Klein (1946) élargit cette idée dans sa théorie. Elle explique que dans la position schizo-paranoïde nous clivons toutes nos expériences : elles sont soit bonnes soit mauvaises, noires ou blanches, ou encore relatives au jour versus la nuit... le gris neutre n'existe pas. Compte-tenus de ces polarités, le mal qu'on trouve dans le monde se prolonge, entraînant dans son sillage une paranoïa intérieure : le monde est mauvais et il cherche à nous faire du mal.
 
Ainsi, il est fort possible de voir les craintes quant à un futur incertain subsister tel un fantôme à nos trousses, qui nous menace à chaque pas, de la même façon que nous clivons le « jour » et la « nuit ». Les journées ensoleillées contrastent avec les nuits ténébreuses qui nous engloutissent.

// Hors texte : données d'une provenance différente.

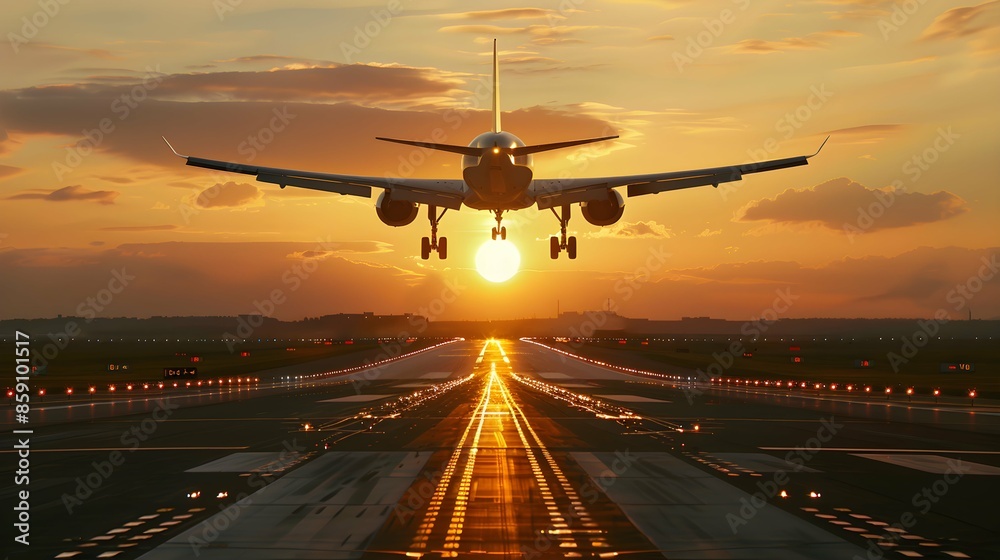 Airplane taking off into the sunrise, embarking on a journey of new horizons Airplane taking off into the sunrise, embarking on a journey of new horizons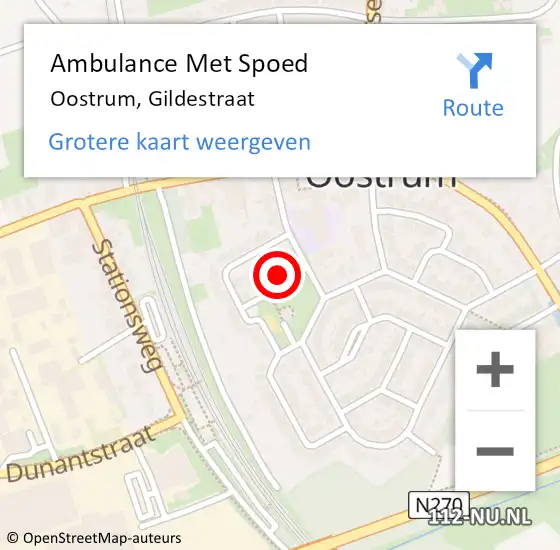 Locatie op kaart van de 112 melding: Ambulance Met Spoed Naar Oostrum, Gildestraat op 1 juli 2015 22:22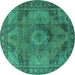 Round Machine Washable Oriental Turquoise Industrial Area Rugs, wshurb2908turq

C'est sans doute au sein des ces « espaces schizoïdes » que nous faisons résonner nos propres peurs, tandis que nous vivons dans notre monde interne si intensément que le monde objectif s'effondre devant nous.
 
La nuit de mon rêve, peut-être et encore intoxiquée du fait d'une forte angoisse, j'ai commencé à avoir peur de l'obscurité, comme si au sein de cette obscurité se tenait une vérité cachée sous mon lit, dans de sombres recoins, prête à m'entraver et à m'étouffer. C'est dans de tels espaces obscurs que nous ne parvenons plus à discerner où nous mènent nos pas. Et c'est parfois dans l'obscurité qu'il nous faut accepter les incertitudes et  les frontières indéfinies, nébuleuses et ambiguës de notre psychisme. 
 
C'est peut-être cela que nous ne parvenons pas à reconnaître tant notre propre obscurité nous engloutit et brouille notre esprit. Une peur de l'obscurité ne constitue parfois rien de plus que nos propres craintes et conflits intérieurs ; nous ne parvenons pas à les intégrer en même temps qu'ils nous empêchent d'aller de l'avant. La peur de l'obscurité peut symboliser une peur devant l'incertitude du futur que nous ne parvenons pas à apaiser. Elle évoque et instaure en nous un état de timidité qui nous fait craindre tout ce qui nous entoure. 
 
Une chanson d'un film indien écrite par Swanand Kirkire évoque cette obscurité particulière pour la nuancer dans une tentative de converser avec la nuit et l'apprivoiser. Voici ce que dit cette chanson que je traduirai grossièrement : 

… A cœur joie
Je dois parler à l'obscurité 
 
Cette obscurité est en colère
Elle est si dense
qu'elle me transperce et me mord
Mais elle est pourtant mienne
Sur ses genoux 
Je dois reposer ma tête et dormir
Tapi dans ses épaules
Je me déroberai en pleurant... 

A travers notre faible vision nocturne, nous percevons les choses sous un jour nouveau, doux et subtil. Parfois, en essayant d'apprivoiser cette obscurité, il se peut que nous commencions à entrevoir les choses sous un éclairage nouveau.

Références
Klein, M. (1946), Notes on some schizoid mechanisms. Int. J. Psychoanal., 27, 99-110.
McWilliams, N. (1994), Schizoid Personality, in Psychoanalytic Diagnosis: Understanding Personality Structure in the Clinical Process, pp. 185-204, New York: The Guilford Press.
Ogden, T. (1989), The Schizoid Condition, in The Primitive Edge of Experience, pp. 83-108, London: Karnac Books.